Trecho do texto:
Mas faltava um personagem acertar seus ponteiros com a história.

 

Passam-se mais cinco anos e é anunciada a volta de Wander Pires à Viradouro. A escola, já campeã de novo (quebrando um jejum de quase duas décadas e meia) e sempre disputando as primeiras posições, muito diferente daquela que ele encontrou pela primeira vez, 14 anos atrás. O intérprete, mais experiente, mais tarimbado, campeão novamente e vindo da conquista de um Estandarte de Ouro. Seu retorno ao Barreto, conforme descrevi na análise dos sambas de 2024 publicada pelo site antes dos desfiles, seria para “cumprir seus dois grandes desafios – a responsabilidade de substituir Zé Paulo Sierra no microfone da escola e apagar de vez a nada saudosa passagem por Niterói em 2010”. Daria certo? O veterano sentiu o nervosismo daquele jovem de 22 anos que estreava no carnaval, em 1994. “Eu tive muito medo de tomar uma vaia na minha estreia”, confidenciou o cantor em entrevista ao podcast “Só Se For Agora”, de Jorge Perlingeiro. Pra sorte dele (e do carnaval), aconteceu o efeito inverso: abraçado por sua comunidade, a conduziu – com talento e maestria - para ser um dos destaques do terceiro campeonato da Viradouro. Um retorno dos sonhos. Uma história muito diferente de 14 anos atrás. A hora era essa.

 

Wander Pires durante o desfile da Viradouro em 2024 (Foto: Rio Carnaval)

 

Como num clássico da discografia da escola: mas quem pensou que a luz se apagou, se enganou. Citando uma obra recente: das cinzas voltar, nas cinzas vencer. Cada um em seu tempo e especificidade, Edson e Wander foram recompensados e puderam (enfim!) fechar a página que estava aberta desde aquela noite sombria de 2010. O carnavalesco ajudou a abrir os caminhos para o início da fase vencedora, o intérprete foi um dos pilares a consolidar esta fase.

 

E voltando à pergunta do início desse texto: o que Edson Pereira, Wander Pires e o dia 14 de fevereiro tem em comum?

 

Tanto em 2018, quanto em 2024, a apuração aconteceu num dia 14 de fevereiro. Caprichos que os deuses do carnaval fazem, além das estrelas na imensidão e no poder que rasteja na terra...

 

Na grande potência de fazer carnaval que se tornou a Viradouro nos últimos anos, coube um nobre espaço para que sua história (agora tricampeã) fizesse as pazes com Edson e Wander. Aos trancos, barrancos, loucos e serpentes. Num mesmo 14 de fevereiro.

Tarefa 1: Copie sem nenhuma mudança os registros, da linha que contém "In the vertical" até o fim dos registros, incluindo as duas pontas.

Dados disponíveis:

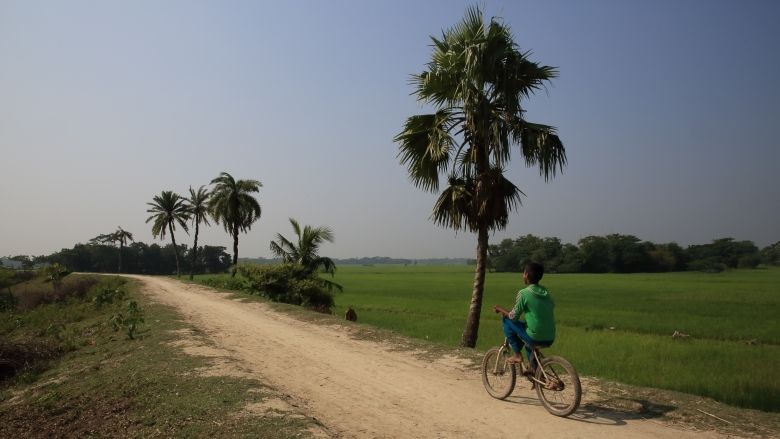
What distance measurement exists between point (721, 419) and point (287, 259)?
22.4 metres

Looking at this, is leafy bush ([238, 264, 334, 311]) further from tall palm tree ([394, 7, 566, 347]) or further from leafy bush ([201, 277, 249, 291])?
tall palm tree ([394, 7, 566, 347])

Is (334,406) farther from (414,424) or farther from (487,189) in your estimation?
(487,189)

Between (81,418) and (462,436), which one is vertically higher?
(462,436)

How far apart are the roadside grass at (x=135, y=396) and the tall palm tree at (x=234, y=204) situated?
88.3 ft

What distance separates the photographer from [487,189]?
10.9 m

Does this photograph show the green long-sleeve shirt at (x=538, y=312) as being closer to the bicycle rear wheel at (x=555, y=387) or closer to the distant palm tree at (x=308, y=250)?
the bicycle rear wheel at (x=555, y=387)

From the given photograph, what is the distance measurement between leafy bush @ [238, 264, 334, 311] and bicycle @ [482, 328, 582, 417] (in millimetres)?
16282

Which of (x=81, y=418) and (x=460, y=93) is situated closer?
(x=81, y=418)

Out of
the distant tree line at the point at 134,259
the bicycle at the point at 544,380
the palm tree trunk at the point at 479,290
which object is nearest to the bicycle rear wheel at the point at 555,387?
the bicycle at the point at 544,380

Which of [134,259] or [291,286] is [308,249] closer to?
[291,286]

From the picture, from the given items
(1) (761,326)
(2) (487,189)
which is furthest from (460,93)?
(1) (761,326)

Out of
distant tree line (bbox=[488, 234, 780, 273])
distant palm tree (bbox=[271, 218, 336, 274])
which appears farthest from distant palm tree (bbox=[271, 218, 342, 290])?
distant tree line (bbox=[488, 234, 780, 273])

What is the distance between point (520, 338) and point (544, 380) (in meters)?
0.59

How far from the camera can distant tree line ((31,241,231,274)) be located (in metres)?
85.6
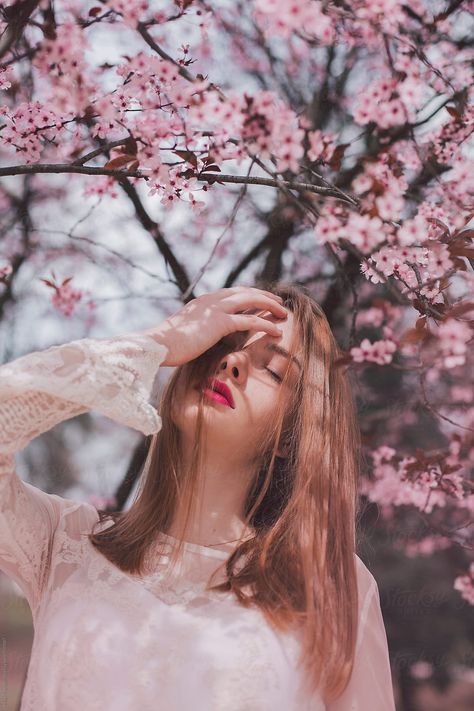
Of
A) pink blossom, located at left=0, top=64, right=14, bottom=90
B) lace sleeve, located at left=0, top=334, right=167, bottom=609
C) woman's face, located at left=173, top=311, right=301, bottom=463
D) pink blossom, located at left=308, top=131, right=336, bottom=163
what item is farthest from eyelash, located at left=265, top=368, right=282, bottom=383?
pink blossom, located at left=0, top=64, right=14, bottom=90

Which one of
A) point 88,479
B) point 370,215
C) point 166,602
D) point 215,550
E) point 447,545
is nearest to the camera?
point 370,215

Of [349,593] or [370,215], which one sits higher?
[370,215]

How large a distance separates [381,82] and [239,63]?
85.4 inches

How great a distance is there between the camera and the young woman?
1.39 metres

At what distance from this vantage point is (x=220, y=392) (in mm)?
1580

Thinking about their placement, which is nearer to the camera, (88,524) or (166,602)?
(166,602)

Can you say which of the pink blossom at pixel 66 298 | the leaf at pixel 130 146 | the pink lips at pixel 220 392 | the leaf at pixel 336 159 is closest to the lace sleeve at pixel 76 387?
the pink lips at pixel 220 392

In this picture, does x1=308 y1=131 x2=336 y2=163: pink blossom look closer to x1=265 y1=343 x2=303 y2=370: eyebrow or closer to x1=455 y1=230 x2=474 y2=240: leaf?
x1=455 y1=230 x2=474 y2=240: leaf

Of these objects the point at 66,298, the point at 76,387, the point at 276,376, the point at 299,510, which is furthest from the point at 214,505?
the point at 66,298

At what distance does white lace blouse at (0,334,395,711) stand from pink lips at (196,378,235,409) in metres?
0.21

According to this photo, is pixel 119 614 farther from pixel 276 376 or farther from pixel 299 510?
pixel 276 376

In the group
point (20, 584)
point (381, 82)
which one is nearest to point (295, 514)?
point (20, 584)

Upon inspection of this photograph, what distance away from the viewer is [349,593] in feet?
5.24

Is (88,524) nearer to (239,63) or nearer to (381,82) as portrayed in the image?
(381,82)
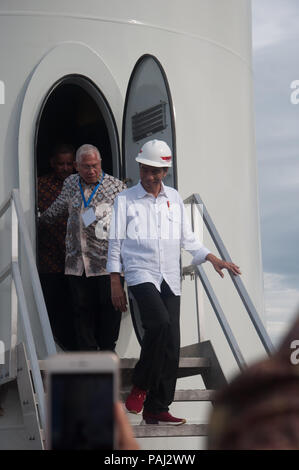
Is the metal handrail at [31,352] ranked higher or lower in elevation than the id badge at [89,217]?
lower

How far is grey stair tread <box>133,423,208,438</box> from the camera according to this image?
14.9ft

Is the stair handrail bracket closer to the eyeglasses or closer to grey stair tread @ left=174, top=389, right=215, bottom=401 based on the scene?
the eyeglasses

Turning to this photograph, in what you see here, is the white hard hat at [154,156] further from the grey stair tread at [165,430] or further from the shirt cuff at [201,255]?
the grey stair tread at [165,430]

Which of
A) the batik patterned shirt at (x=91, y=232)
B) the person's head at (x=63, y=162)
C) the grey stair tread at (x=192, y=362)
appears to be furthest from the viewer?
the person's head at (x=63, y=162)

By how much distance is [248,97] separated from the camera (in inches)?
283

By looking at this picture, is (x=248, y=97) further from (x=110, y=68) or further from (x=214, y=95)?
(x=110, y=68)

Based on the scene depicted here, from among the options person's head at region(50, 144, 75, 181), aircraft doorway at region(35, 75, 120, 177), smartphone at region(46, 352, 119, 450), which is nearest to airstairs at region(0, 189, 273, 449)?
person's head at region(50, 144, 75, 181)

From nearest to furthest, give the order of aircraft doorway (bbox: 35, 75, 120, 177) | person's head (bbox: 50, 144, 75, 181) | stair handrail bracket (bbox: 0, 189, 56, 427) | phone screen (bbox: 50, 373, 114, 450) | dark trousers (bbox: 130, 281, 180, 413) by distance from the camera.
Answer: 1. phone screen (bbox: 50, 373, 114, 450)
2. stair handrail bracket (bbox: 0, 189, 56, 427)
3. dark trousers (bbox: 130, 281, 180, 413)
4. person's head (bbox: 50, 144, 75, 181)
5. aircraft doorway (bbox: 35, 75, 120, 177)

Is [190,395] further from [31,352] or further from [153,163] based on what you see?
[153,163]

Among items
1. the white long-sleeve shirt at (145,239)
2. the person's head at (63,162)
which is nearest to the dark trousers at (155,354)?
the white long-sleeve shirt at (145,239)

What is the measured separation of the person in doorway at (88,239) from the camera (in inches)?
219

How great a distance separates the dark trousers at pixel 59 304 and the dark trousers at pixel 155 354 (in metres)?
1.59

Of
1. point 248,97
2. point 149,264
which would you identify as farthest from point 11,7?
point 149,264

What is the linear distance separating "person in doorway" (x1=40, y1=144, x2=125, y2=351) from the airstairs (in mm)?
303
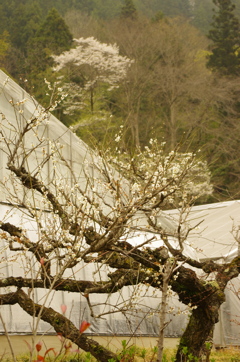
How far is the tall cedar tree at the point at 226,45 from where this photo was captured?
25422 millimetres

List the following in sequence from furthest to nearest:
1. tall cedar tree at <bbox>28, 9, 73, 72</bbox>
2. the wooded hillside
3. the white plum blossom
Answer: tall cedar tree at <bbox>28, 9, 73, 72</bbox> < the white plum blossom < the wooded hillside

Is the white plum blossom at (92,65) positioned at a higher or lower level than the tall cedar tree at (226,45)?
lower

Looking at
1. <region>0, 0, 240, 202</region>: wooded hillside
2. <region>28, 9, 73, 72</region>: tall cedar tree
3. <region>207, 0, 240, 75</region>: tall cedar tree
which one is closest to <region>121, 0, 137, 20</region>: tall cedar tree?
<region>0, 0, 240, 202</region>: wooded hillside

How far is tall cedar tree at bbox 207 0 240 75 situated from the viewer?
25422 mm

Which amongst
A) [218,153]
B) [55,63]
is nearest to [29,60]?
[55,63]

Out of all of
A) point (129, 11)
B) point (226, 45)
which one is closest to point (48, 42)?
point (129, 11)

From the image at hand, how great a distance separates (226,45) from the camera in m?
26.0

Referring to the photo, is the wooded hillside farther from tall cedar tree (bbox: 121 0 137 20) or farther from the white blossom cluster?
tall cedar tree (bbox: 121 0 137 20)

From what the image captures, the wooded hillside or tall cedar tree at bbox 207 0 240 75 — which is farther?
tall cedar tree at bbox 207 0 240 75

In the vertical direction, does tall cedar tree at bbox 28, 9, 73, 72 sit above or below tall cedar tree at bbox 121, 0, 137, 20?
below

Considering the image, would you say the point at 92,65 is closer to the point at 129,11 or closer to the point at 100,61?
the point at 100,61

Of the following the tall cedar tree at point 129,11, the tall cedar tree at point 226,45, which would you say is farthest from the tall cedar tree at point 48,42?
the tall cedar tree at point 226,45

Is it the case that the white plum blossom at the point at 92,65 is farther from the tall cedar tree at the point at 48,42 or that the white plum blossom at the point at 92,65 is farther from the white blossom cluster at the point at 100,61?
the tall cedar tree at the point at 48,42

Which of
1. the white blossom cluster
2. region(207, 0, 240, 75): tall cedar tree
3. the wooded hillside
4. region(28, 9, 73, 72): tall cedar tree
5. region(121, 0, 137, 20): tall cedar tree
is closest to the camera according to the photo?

Tarefa 2: No trecho sobre a Viradouro, em que data aconteceu a apuração tanto em 2018 quanto em 2024?

Resposta 1:
In the vertical direction, does tall cedar tree at bbox 28, 9, 73, 72 sit above or below tall cedar tree at bbox 121, 0, 137, 20?
below

Considering the image, would you say the point at 92,65 is closer to the point at 129,11 or closer to the point at 100,61?
the point at 100,61

Of the following the tall cedar tree at point 129,11, the tall cedar tree at point 226,45, which would you say is farthest from the tall cedar tree at point 48,42?
the tall cedar tree at point 226,45

Is it the case that the white plum blossom at the point at 92,65 is farther from the tall cedar tree at the point at 48,42 or that the white plum blossom at the point at 92,65 is farther from the white blossom cluster at the point at 100,61?
the tall cedar tree at the point at 48,42

Which of
1. the white blossom cluster
2. region(207, 0, 240, 75): tall cedar tree
3. the wooded hillside
4. region(28, 9, 73, 72): tall cedar tree
5. region(121, 0, 137, 20): tall cedar tree
is closest to the camera according to the photo?

Resposta 2: Num dia 14 de fevereiro.